BerlinEin leicht geöffneter Frauenmund, rote Lippen, sehr blondes Haar: Seit einigen Tagen bedient sich Amnesty International eindeutiger Signale, um bei Youtube auf die eigenen Belange aufmerksam zu machen. User, die der Venusfliegenfalle auf den Leim gehen, erwartet beim Klick auf das laszive Vorschaubild allerdings kein Privatvergnügen, sondern ein seriöser Amnesty-Funktionär im dunklen Anzug, der in knappen Worten und auf dem Weg durch ein kärglich ausgestattetes Büro klar macht, dass die Welt nur mit Beteiligung der Zuseher besser werden kann. Bei Amnesty, so bekennt er freimütig, habe man keine Angst davor, mit ungewöhnlichen Marketingstrategien die Aufmerksamkeit auf die gute Sache zu lenken.
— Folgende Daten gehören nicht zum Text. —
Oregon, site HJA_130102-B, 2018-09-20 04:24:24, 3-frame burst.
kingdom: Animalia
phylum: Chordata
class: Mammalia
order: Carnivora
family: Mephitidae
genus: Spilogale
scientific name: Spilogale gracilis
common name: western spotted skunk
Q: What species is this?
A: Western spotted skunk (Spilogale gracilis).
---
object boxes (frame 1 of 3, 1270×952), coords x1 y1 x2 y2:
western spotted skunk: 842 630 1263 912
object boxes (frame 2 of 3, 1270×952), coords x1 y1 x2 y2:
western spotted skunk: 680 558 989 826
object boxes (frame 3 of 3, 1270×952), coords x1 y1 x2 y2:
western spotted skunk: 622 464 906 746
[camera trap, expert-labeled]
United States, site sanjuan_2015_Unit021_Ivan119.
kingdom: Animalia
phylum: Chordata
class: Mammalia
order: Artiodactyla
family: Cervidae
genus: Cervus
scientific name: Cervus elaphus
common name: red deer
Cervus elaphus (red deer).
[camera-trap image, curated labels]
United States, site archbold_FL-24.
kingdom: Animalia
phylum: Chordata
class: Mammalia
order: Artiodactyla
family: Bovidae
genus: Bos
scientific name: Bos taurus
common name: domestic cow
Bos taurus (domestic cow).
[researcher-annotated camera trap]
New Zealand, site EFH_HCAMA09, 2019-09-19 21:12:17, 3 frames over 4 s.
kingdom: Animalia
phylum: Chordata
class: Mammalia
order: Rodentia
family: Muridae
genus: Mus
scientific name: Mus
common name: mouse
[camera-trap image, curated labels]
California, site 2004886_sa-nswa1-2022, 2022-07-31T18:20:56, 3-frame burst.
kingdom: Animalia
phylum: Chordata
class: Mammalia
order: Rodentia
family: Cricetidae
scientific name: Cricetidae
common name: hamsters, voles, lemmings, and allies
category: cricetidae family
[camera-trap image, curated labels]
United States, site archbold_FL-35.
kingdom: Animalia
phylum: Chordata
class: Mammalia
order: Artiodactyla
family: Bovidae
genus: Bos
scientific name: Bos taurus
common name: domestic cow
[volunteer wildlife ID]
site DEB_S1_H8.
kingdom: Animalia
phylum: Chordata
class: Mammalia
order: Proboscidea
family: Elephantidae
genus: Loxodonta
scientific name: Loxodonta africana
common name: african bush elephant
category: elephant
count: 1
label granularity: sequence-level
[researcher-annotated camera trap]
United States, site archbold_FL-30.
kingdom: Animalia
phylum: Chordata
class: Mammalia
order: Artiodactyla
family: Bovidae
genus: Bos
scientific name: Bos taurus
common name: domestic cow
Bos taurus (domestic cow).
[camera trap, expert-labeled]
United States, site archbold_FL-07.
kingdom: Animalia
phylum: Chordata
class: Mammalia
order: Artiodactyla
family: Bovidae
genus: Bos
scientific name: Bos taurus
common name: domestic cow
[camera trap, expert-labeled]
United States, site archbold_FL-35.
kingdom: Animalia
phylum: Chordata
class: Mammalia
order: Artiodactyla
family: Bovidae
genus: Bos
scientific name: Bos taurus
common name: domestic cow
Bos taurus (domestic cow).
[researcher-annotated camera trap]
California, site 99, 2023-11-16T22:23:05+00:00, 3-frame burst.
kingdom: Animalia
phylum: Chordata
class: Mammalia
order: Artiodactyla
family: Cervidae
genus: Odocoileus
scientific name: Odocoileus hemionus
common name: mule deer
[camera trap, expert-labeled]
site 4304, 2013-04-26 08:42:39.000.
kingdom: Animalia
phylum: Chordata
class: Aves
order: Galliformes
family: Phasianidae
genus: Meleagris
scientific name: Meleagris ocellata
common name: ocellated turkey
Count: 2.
Wie von Geisterhand wird dem Sprecher während seines knapp einminütigen Monologs ein großformatiges Foto eines Frauenmundes gereicht und gleich darauf wieder aus der Hand genommen – binnen Sekunden und scheinbar im Vorübergehen hat es seine Schuldigkeit getan. Der Clou: Das 49 Sekunden lange Video ist genau so konstruiert, dass exakt nach der Hälfte der Laufzeit, also nach 24,5 Sekunden, das Lippenmotiv die gesamte Kamera ausfüllt – und damit automatisch als Vorschaubild bei Youtube ausgelesen wird. In Verbindung mit den Tags "red", "hot" - aber ohne "amnesty" - eigentlich eine eindeutige Sache.

Unpimp your Auto

Das kann man originell finden - oder auch nicht. Es zeigt zumindest, dass sich die Werbung bereits eingestellt hat auf das Format der kurzen Clips. Dass sich bei Youtube billig und effektiv werben lässt, haben auch eine Reihe von international agierenden Konzernen bereits erkannt. Volkswagen etwa sorgt mit seiner „Unpimp-your-Auto“-Reihe über Monate hinweg für hohe Klickzahlen bei dem Videoportal: Ein denglisch sprechender Ingenieur plädiert dafür, lieber ein seriengetuntes Auto von VW zu erwerben, als das Fahrzeug selbst tiefer zu legen. Die Mischung aus Proll-Klischee, der hoch gelobten deutschen Autobaukunst und der „Pimp-your-Car“-TV-Vorlage machten die Clips innerhalb von Tagen zu Kult-Objekten im Netz. Inzwischen ebenfalls verfügbar: Zwei Minuten „Unpimp behind the Scenes“, eine Art Making-Off der Volkswagen-Clips.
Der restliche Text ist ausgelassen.